L'histoire :
Enfermé dans une chambre au Vatican sous la garde du Cardinal Stimac, Merwan Khader a fini par comprendre quel était son destin : poursuivre l’œuvre entreprise jadis par l’écrivain Halid Riza pour démontrer que l’Islam est, selon les préceptes du Prophète, tolérance, amour, recherche de vérité. Ce projet passe néanmoins par la découverte de documents autrefois en la possession de Riza, rédigés de la main de Mahomet et cachés quelque part au Caire. Stimac, qui par le passé était un ami proche de l’écrivain turc, partage les mêmes ambitions. A l’heure où le pape vient d’être victime d’un grave attentat de la part d’intégristes musulmans, le Cardinal Stimac est pressenti pour lui succéder. Rien de telle, alors, pour assurer son élection, que de détenir « une arme » pour faire fléchir l’intégrisme à jamais. Il fournit donc une nouvelle identité à Khader qui, se faisant passer pour un étudiant doctorant, rejoint le Caire. Il a pour mission de fouiller le Musée National, vraisemblable « cache » utilisée par Halid Riza. Bénéficiant sur place de l’appui d’agents du Vatican, le jeune français tourne néanmoins en rond : pas moyen de retrouver les lieux décrits par l’écrivain. Pour corser le tout, Merwann craint que sa couverture ne soit rapidement mise en pièce, lorsqu’il rencontre Latifa par hasard, une ancienne amie qui le reconnait immédiatement. La jeune femme venue assister au Congrès International des Femmes Musulmanes ne tarde d’ailleurs pas à être interrogée par les organisateurs sur cette fortuite rencontre…

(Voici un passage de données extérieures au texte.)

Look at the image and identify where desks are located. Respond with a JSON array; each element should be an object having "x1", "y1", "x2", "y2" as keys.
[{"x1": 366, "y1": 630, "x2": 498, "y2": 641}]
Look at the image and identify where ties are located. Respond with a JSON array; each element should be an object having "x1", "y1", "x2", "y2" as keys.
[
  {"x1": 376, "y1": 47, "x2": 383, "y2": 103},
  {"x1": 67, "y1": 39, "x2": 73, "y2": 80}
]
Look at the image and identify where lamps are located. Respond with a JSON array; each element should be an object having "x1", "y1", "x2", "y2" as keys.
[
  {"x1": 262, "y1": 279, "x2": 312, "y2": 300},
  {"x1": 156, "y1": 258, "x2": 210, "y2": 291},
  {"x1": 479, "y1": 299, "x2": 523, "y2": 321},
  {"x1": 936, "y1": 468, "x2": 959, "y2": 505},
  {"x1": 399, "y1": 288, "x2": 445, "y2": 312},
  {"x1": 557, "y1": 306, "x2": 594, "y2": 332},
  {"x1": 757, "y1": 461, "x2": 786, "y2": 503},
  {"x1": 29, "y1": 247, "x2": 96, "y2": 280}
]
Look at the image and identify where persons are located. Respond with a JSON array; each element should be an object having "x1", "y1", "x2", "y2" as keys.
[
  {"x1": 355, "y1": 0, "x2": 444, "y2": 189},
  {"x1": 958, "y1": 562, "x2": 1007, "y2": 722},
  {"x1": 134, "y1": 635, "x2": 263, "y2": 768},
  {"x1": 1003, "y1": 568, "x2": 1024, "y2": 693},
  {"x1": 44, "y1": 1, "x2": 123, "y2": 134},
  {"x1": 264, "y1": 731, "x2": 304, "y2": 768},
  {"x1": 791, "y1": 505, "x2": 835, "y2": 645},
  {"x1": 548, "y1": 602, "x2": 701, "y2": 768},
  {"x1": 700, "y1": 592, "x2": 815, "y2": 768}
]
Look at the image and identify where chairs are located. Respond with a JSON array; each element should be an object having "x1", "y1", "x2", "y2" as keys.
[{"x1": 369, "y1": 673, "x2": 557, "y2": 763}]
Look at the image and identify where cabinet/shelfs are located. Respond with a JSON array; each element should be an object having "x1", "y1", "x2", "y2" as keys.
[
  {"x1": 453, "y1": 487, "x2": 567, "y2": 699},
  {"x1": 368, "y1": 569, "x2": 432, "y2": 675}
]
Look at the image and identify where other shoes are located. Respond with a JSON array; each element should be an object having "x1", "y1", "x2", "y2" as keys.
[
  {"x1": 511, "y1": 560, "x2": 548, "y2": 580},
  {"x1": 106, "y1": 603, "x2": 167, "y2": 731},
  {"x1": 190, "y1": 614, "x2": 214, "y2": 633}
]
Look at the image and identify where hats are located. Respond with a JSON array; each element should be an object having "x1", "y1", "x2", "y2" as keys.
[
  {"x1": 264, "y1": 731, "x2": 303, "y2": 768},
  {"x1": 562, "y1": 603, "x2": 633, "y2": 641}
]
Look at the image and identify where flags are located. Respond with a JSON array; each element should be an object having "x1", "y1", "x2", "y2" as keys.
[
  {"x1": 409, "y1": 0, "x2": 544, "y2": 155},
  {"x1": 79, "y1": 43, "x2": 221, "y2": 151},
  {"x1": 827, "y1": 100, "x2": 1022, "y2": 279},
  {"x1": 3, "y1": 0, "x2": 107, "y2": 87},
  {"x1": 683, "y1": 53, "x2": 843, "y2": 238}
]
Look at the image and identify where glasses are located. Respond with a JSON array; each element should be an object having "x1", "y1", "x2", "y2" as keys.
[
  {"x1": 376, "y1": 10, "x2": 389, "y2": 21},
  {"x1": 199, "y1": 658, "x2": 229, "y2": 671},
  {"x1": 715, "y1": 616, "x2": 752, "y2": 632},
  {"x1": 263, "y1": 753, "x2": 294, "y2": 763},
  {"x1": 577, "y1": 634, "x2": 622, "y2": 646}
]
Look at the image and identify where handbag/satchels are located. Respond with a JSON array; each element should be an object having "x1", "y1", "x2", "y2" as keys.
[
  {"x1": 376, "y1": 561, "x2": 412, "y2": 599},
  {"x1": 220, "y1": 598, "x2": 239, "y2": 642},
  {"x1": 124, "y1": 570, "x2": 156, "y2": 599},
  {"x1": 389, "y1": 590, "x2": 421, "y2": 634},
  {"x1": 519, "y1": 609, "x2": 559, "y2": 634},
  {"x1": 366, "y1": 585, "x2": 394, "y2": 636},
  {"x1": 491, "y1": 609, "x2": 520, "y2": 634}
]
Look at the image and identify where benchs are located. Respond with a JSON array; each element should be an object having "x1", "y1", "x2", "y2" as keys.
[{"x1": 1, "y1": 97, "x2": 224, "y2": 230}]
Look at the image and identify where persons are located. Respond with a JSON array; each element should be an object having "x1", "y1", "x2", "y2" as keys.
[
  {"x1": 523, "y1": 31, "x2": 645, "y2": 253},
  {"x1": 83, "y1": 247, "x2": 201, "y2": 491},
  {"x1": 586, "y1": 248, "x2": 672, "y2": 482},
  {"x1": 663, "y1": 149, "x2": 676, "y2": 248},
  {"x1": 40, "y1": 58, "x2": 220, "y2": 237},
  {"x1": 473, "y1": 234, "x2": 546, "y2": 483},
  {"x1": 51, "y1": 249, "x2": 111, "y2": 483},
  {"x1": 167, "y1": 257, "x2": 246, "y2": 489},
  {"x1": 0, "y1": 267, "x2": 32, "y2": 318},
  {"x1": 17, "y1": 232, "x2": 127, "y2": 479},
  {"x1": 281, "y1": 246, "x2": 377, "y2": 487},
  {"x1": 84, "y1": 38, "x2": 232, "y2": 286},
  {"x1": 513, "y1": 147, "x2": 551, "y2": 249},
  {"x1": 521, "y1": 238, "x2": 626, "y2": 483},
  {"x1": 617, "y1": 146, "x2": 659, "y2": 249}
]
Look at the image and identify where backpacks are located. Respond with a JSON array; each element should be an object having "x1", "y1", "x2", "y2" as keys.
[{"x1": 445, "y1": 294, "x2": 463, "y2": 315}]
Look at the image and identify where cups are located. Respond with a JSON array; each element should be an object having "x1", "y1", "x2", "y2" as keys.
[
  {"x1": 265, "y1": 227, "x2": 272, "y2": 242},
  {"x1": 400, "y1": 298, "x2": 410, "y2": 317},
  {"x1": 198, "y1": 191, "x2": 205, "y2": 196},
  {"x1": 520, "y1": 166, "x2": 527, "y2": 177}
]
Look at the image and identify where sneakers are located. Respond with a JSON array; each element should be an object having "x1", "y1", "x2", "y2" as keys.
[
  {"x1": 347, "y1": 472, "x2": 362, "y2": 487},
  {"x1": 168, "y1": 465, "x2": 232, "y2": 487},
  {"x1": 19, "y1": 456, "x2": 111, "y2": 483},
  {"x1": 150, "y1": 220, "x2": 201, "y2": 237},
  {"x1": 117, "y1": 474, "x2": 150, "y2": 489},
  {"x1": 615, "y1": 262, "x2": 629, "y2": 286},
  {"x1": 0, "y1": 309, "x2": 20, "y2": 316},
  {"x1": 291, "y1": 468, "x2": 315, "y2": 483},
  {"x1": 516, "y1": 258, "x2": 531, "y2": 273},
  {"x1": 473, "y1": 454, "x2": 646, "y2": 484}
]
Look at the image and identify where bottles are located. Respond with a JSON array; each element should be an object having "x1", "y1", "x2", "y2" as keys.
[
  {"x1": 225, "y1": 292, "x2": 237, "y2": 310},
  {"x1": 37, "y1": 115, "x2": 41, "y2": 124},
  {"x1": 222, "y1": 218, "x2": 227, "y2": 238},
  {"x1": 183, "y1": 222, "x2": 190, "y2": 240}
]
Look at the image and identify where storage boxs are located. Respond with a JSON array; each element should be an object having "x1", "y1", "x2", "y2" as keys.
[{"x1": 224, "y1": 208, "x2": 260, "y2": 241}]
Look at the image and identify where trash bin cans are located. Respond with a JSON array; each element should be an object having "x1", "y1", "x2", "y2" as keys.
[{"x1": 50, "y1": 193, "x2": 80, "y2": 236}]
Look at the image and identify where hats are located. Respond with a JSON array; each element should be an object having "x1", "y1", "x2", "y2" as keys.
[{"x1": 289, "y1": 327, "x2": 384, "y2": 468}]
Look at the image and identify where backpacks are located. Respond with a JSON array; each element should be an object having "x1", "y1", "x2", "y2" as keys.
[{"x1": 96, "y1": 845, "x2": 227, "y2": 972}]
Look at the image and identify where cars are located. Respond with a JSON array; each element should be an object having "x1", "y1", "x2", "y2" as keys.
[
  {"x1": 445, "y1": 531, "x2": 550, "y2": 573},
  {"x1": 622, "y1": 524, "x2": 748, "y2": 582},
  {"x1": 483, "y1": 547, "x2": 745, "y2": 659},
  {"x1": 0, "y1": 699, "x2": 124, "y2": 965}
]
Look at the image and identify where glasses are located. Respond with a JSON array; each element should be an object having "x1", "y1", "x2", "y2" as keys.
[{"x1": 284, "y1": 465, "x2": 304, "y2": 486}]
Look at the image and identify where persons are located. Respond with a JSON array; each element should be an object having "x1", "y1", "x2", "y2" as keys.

Ce qu'on en pense sur la planète BD :
Spin-off malicieux né des intrigues développées principalement dans les tomes 2, 3 et 4 du Décalogue, ce cycle parfaitement autonome aura néanmoins permis de faire vivre à la série mère un judicieux rebondissement. Pour autant, le final offert par ce 5e opus s’interdit toute révélation définitive, en laissant le choix au lecteur de tirer ses propres conclusions. Du coup, sur le plan strict de la trame utilisée pour construire la nouvelle intrigue (la recherche d’une sourate inédite, émanant du Prophète Mahomet, prônant la tolérance), l’utilisation de 5 chapitres n’était pas justifiée. On sent bien que notre talentueux scénariste a tout fait pour épaissir le mystère et susciter l’action (et justifier 5 albums…). Mais ça ne fonctionne qu’à moitié. Ici, par exemple, on regrettera que tout soit finalement assez facile pour que Merwan parvienne à ses fins. On l’aurait aisément vu en découdre un peu plus avec ses ex-compagnons intégristes. De même, on se demande bien pourquoi avoir fait « revenir » Latifa pour lui offrir une telle destinée… Enfin, pour ce qui est de cette fameuse sourate, on reste un peu le bec dans l’eau. Malgré tout, l’ensemble est une nouvelle fois des plus captivants. Outre le pouvoir de conteur mis en lumière par une narration brillante et fluide, un dessin au parfait tempo, c’est à nouveau l’exercice réalisé par Frank Giroud qui est des plus plaisants. Car ne le cachons pas : l’intérêt principal de ce prolongement, est de s’amuser au coté du scénariste à le voir tirer le fil de la pelote constituée par l’écheveau de son Décalogue. Le Légataire nous permet ainsi d’unir brillamment certains tomes de l’œuvre principale, de faire la lumière sur certaines zones d’ombres ou d’offrir une seconde vie à ses protagonistes, de fait encore plus attachants. En somme, une démonstration géniale qu’en prenant son œuvre ésotérique dans n’importe quel sens, quel que soit l’angle d’attaque, Frank Giroud nous aurait passionné. A conseiller indéniablement.